» Objective
All of the material below is to be returned exactly.

» Supplied material
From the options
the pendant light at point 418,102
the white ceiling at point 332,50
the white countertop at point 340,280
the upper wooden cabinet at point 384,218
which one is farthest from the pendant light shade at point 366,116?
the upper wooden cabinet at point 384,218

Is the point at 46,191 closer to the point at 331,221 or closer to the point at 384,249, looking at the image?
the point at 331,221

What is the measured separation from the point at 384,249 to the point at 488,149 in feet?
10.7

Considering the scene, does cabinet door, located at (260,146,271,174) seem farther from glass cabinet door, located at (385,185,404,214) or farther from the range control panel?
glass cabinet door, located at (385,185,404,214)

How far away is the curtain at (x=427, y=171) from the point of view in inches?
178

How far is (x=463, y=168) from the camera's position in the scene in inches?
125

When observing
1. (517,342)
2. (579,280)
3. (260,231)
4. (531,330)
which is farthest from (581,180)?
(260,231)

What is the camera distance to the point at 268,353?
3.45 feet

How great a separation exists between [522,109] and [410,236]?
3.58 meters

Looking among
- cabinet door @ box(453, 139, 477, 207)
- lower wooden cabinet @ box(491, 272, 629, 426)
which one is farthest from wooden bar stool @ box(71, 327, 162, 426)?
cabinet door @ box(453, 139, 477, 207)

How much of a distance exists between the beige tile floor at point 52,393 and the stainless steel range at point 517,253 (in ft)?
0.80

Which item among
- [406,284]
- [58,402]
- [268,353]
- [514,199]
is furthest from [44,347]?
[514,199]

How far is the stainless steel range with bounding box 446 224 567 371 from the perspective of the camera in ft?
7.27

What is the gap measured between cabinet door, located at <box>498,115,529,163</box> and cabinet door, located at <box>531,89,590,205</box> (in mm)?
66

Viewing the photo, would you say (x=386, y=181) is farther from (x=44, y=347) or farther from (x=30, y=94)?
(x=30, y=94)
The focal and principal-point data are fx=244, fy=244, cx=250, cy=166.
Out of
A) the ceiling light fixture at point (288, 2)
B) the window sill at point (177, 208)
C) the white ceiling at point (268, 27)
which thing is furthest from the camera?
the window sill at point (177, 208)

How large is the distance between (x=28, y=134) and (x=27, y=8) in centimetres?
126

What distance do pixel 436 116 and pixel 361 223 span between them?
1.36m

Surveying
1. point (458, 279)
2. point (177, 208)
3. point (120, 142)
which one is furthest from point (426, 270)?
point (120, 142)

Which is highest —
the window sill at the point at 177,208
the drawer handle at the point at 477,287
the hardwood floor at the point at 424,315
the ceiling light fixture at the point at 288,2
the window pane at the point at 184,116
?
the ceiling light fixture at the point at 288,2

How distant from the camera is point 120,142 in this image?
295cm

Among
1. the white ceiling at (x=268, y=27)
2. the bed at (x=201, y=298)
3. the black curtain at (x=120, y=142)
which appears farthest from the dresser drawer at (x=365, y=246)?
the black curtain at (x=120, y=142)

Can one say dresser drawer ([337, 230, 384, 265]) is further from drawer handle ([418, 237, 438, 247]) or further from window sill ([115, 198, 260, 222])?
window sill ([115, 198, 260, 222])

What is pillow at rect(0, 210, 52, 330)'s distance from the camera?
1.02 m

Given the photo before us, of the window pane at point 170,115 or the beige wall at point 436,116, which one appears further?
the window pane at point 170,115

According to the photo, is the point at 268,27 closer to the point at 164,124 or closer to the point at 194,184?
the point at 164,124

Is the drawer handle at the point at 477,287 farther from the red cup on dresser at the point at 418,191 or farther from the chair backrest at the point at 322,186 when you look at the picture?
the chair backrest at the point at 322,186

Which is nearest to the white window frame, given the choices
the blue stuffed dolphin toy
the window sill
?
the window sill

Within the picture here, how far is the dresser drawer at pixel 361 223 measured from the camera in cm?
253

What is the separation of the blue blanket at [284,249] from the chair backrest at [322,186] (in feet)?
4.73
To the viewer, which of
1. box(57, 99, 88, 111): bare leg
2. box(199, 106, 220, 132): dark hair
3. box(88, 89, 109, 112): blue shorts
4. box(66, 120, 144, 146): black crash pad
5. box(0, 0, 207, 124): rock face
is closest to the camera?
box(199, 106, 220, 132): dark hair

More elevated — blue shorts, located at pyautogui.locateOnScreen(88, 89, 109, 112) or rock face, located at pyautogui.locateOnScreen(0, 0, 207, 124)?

» Final answer
From the options
the pendant light at point 418,102
the white ceiling at point 332,50
the white countertop at point 340,280
the upper wooden cabinet at point 384,218
which one is farthest from the pendant light shade at point 366,116?
the upper wooden cabinet at point 384,218

Is the point at 46,191 closer to the point at 331,221 or closer to the point at 384,249, looking at the image?
the point at 331,221

What is the measured separation from the point at 384,249 to the point at 488,149 in feet?
10.7

Considering the scene, does cabinet door, located at (260,146,271,174) seem farther from glass cabinet door, located at (385,185,404,214) or farther from the range control panel?
glass cabinet door, located at (385,185,404,214)

How far away is the curtain at (x=427, y=171) from the point of view in inches?
178

How far is (x=463, y=168) from the camera's position in the scene in inches?
125

When observing
1. (517,342)
2. (579,280)
3. (260,231)
4. (531,330)
which is farthest from (581,180)?
(260,231)

What is the camera distance to the point at 268,353?
3.45 feet

How great a separation exists between [522,109] and [410,236]?
3.58 meters

Looking among
- cabinet door @ box(453, 139, 477, 207)
- lower wooden cabinet @ box(491, 272, 629, 426)
which one is farthest from wooden bar stool @ box(71, 327, 162, 426)?
cabinet door @ box(453, 139, 477, 207)

How much of a distance exists between the beige tile floor at point 52,393 and the stainless steel range at point 517,253 (in ft)?
0.80

Which item among
- [406,284]
- [58,402]
- [268,353]
- [514,199]
is furthest from [44,347]?
[514,199]

How far is the stainless steel range with bounding box 446 224 567 371 from the perspective of the camera in ft?
7.27

What is the gap measured between cabinet door, located at <box>498,115,529,163</box> and cabinet door, located at <box>531,89,590,205</box> (in mm)?
66

Viewing the photo, would you say (x=386, y=181) is farther from (x=44, y=347) or farther from (x=30, y=94)?
(x=30, y=94)
The focal and principal-point data are fx=244, fy=244, cx=250, cy=166.
Out of
A) the ceiling light fixture at point (288, 2)
B) the window sill at point (177, 208)
C) the white ceiling at point (268, 27)
which thing is furthest from the camera?
the window sill at point (177, 208)

How large is the distance between (x=28, y=134) and (x=27, y=8) in centimetres?
126

What distance do pixel 436 116 and pixel 361 223 span between them?
1.36m

Surveying
1. point (458, 279)
2. point (177, 208)
3. point (120, 142)
which one is furthest from point (426, 270)?
point (120, 142)

Which is highest —
the window sill at the point at 177,208
the drawer handle at the point at 477,287
the hardwood floor at the point at 424,315
the ceiling light fixture at the point at 288,2
the window pane at the point at 184,116
?
the ceiling light fixture at the point at 288,2

How distant from the camera is point 120,142 in this image?
295cm

Among
1. the white ceiling at (x=268, y=27)
2. the bed at (x=201, y=298)
3. the black curtain at (x=120, y=142)
which appears farthest from the dresser drawer at (x=365, y=246)?
the black curtain at (x=120, y=142)

Can one say dresser drawer ([337, 230, 384, 265]) is further from drawer handle ([418, 237, 438, 247]) or further from window sill ([115, 198, 260, 222])?
window sill ([115, 198, 260, 222])

What is pillow at rect(0, 210, 52, 330)'s distance from the camera?
1.02 m

Given the photo before us, of the window pane at point 170,115 or the beige wall at point 436,116, which one appears further?
the window pane at point 170,115

According to the photo, is the point at 268,27 closer to the point at 164,124 or closer to the point at 194,184?
the point at 164,124

Is the drawer handle at the point at 477,287 farther from the red cup on dresser at the point at 418,191 or farther from the chair backrest at the point at 322,186 when you look at the picture?
the chair backrest at the point at 322,186

Which is nearest to the white window frame, given the choices
the blue stuffed dolphin toy
the window sill
?
the window sill

Within the picture here, how far is the dresser drawer at pixel 361 223 measured from the camera in cm?
253

What is the separation of the blue blanket at [284,249] from the chair backrest at [322,186] (in feet)?
4.73
To the viewer, which of
1. box(57, 99, 88, 111): bare leg
2. box(199, 106, 220, 132): dark hair
3. box(88, 89, 109, 112): blue shorts
4. box(66, 120, 144, 146): black crash pad
5. box(0, 0, 207, 124): rock face
is closest to the camera?
box(199, 106, 220, 132): dark hair

More elevated — blue shorts, located at pyautogui.locateOnScreen(88, 89, 109, 112) or rock face, located at pyautogui.locateOnScreen(0, 0, 207, 124)?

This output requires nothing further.